• GIVEN RECORDS
§

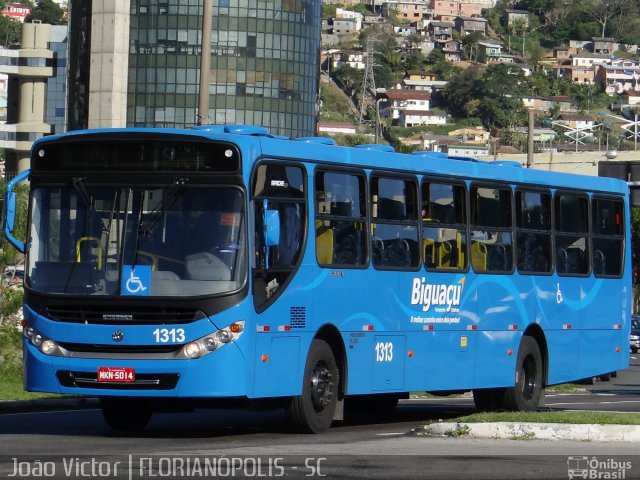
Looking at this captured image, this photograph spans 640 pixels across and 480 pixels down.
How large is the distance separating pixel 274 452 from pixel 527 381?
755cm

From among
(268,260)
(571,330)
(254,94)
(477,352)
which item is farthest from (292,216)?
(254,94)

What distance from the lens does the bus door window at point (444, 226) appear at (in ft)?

§

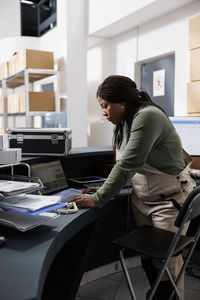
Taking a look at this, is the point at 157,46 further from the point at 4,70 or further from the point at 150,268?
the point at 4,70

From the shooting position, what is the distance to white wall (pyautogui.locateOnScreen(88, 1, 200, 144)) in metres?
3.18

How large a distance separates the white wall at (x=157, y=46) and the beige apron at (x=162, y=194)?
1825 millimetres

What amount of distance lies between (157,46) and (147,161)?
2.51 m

§

• AIM
Which lines in the records contain the word "large"? Collect every one of them, matching case exactly.

• ANSWER FOR THIS EXERCISE
How large is the distance separating pixel 274 452 from pixel 527 381?
How large a distance separates the white wall at (x=157, y=46) and the beige apron at (x=162, y=194)?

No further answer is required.